Eli was afraid that he was going to rape them both! She just did not know what to do; her thinking machine lost its ability to function; she was probably seeing things, she told herself. She just sat there with a half-open mouth, overwhelmed by the preposterous act. Her eyes popped out of their sockets, transformed into five-foot diameter spheres, gravitated toward the stripping man, and started staring at the incredible scene. Finally she managed to regain consciousness. She pulled back her staring eyeballs to their habitual habitat, her eye sockets. She turned her back to the scandalous act, refusing to see it further, still afraid that rape was on the way.
As if this shocking experience was not enough for her system, she was further aggravated to see that the famous anthropologist was sitting at her desk, watching the entire scene of the stripping man with an absolutely neutral expression on her face. Eli was afraid she came to a strip joint instead of the venerated halls of a temple of knowledge.
“Eli, look back and see who my male colleague is,” the professor told her. Eli looked back. There was no man there. Instead a woman
was standing there! She was wearing a green sari.

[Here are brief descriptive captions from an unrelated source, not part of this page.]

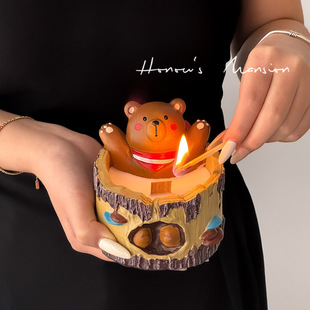 Wholesale Christmas Birthday Gift Bear Scented Candle to Hug and Send to Girls’ Best Friend’S Bedroom Dropshipping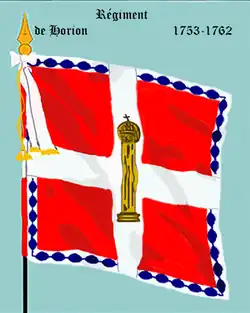 régiment de Horion de 1757 à 1762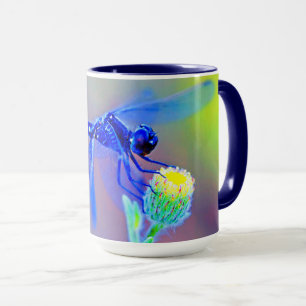 Blue Dragonfly Spirit Traits 15oz Combo Mug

The female professors owed it to themselves to explain the mystery of the stripping man to Eli. They did.
The visitor explained that she was that male professor who stepped into the room moments ago. She was staging the fraudulent act of impersonating a male faculty member! She had been previously working as an anthropology professor at Kerala University. She was fired on technical grounds for making an unforgivable error in her PhD thesis, discovered during her annual review.
She then started job hunting and approached Amballore University for a position, but could not get one, by virtue of her being a woman. She approached the university again for a second time, this time disguised as man, wearing a mundu and shirt and sporting a moustache. This time, she/he got the job.

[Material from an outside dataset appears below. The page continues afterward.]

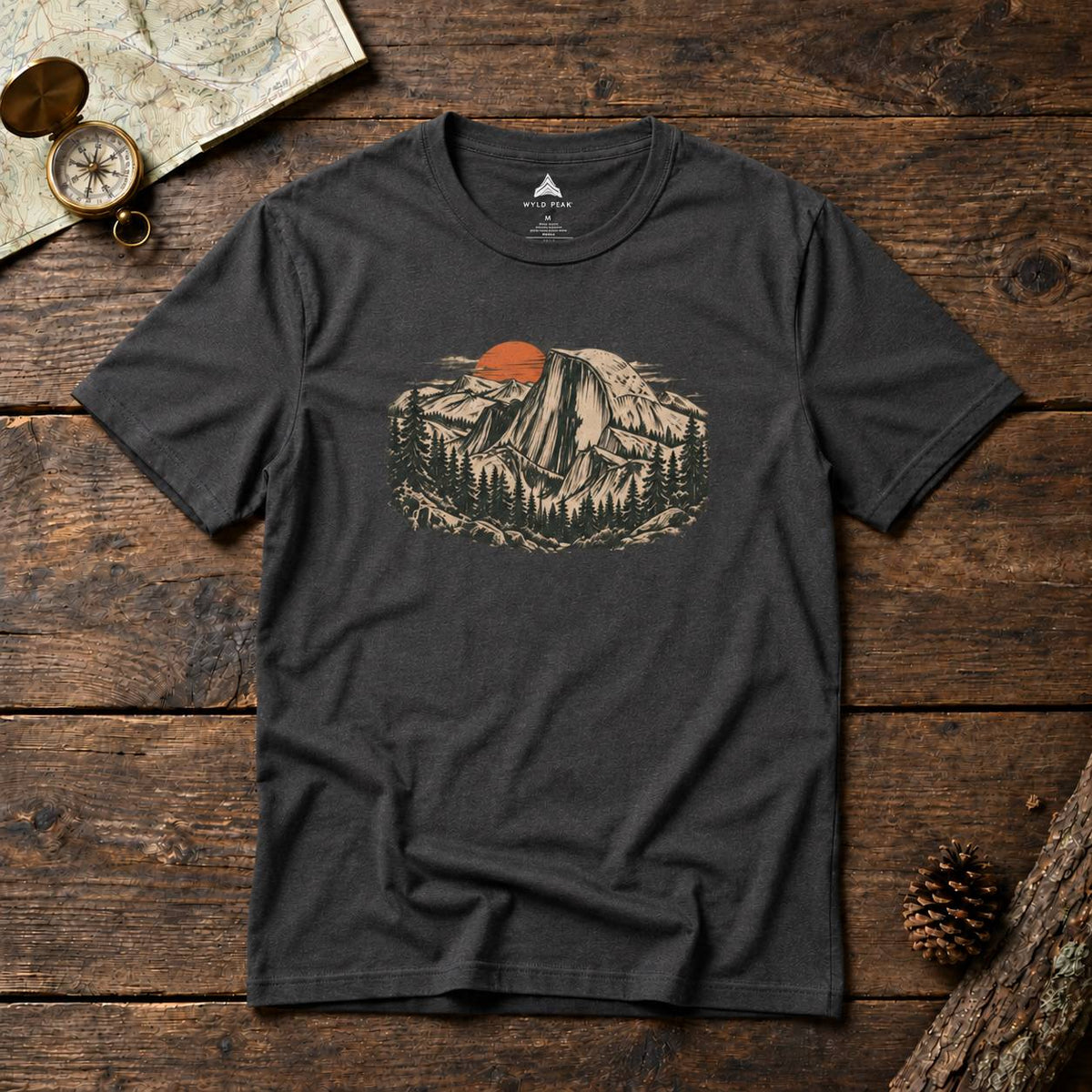 Vintage Yosemite Valley Sunset T-Shirt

She knew that the moment news was out that “he” was a woman she would be booted out of the university.
Eli always fought for women’s rights, and her heart got saddened to hear of the poor plight of women. After her interview with the faculty members, she became resolute to try to uplift females as much as she could, if and when she could. There could be brainy females, talented and skilled but unknown to the world for lack of exposure. Half of all human talent was unused and wasted by skipping women, and Eli was determined to make a change in her own way, whenever occasion arose.
Eli was not offered a faculty position.
***
Parasuraman’s ax-throw maneuver and the consequent emergence of Kerala from out of the Arabian Sea’s waters was in itself a bone of contention among anthropologists. Some believe it was a fairy tale belonging to the realms of mythology. However, most of Amballore University’s anthropology faculty members were ardent followers of this theory and elevated the status of this myth to an axiom, thereby bestowing infallibility on it. Elevating the status of a blind belief to a dictum took a lot of arm twisting, but every bit of
the effort was worth the final result of universal acknowledgment of the supernatural feat underlying Kerala’s formation.
Difficulties remained with the famous theory, though. For one, the legendary ax was not found at the shore of the Arabian Sea, where it was supposed to have landed. Its discovery could have infused some credibility into the fairy tale–like fib, and therefore researchers who searched for it were disillusioned by the lack of supportive evidence. These dedicated anthropologists decided to leave no stone unturned and visited every nook and corner of the world in search of the Holy Grail—the ax. The far-reaching search locations were to account for the continental drift.